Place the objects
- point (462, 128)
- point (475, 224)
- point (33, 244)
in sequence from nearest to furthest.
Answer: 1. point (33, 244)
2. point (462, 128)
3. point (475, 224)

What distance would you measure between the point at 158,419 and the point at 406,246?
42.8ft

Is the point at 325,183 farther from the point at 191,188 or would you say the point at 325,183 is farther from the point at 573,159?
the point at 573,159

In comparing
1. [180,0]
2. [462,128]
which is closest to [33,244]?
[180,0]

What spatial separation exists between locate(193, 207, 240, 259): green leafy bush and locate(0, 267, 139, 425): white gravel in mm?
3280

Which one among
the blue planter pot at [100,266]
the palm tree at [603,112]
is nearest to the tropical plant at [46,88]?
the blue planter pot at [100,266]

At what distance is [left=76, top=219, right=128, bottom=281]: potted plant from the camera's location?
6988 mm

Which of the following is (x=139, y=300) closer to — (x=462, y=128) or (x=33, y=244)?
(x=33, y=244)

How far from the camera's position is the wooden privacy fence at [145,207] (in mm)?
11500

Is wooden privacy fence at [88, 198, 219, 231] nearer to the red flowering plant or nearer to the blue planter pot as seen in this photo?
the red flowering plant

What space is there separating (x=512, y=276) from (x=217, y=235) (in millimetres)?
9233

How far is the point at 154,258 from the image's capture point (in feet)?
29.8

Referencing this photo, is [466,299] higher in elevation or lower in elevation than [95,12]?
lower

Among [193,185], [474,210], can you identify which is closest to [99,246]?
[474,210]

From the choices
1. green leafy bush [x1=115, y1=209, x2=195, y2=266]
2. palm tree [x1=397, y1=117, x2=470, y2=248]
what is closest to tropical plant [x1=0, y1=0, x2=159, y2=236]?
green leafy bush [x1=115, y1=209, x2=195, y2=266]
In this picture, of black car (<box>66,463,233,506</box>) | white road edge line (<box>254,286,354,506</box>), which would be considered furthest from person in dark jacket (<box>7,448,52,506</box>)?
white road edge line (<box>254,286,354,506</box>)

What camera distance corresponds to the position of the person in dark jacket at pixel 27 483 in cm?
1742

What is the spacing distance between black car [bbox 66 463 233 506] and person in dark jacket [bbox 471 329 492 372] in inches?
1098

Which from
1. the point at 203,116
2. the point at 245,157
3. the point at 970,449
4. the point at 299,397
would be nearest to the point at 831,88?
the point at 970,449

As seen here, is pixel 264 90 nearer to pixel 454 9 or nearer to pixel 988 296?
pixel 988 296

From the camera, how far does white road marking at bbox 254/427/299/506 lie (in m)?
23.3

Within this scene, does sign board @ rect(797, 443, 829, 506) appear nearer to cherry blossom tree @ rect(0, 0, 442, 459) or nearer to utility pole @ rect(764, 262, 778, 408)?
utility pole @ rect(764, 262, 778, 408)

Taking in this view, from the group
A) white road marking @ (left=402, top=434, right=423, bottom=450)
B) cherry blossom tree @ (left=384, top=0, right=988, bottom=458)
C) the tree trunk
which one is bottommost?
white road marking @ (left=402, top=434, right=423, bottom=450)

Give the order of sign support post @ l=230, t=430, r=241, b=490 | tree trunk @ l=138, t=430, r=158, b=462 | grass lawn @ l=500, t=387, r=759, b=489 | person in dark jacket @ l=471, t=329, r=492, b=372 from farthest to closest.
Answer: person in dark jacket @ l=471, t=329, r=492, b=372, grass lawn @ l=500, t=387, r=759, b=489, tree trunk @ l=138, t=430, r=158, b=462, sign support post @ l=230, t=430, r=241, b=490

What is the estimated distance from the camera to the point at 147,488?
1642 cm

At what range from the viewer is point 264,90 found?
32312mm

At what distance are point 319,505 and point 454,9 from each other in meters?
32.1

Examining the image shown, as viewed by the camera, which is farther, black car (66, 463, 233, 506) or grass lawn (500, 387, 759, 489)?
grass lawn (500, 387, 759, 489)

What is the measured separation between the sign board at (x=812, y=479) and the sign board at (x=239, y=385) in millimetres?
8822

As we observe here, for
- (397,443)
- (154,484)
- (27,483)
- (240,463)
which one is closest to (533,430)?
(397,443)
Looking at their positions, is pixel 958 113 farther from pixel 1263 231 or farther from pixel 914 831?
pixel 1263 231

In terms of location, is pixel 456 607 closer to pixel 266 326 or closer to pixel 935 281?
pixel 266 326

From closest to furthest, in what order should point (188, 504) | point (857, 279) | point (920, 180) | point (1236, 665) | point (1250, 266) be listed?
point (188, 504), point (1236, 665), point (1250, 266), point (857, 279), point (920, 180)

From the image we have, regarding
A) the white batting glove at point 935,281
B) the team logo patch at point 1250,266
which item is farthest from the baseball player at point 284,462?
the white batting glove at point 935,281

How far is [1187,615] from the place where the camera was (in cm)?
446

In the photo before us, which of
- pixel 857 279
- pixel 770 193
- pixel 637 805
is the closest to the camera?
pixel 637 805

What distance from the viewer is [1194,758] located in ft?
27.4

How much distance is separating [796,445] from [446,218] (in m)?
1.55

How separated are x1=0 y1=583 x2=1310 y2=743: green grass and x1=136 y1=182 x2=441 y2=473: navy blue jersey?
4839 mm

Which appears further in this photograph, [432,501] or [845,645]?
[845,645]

====

Update the lines from the one containing "How separated are" through the last line so that "further" becomes "farther", keeping everything else the same.

• [Task result]
How separated are x1=0 y1=583 x2=1310 y2=743: green grass and x1=136 y1=182 x2=441 y2=473: navy blue jersey?
4839 mm

Which appears farther in this photograph, [432,501] or [845,645]?
[845,645]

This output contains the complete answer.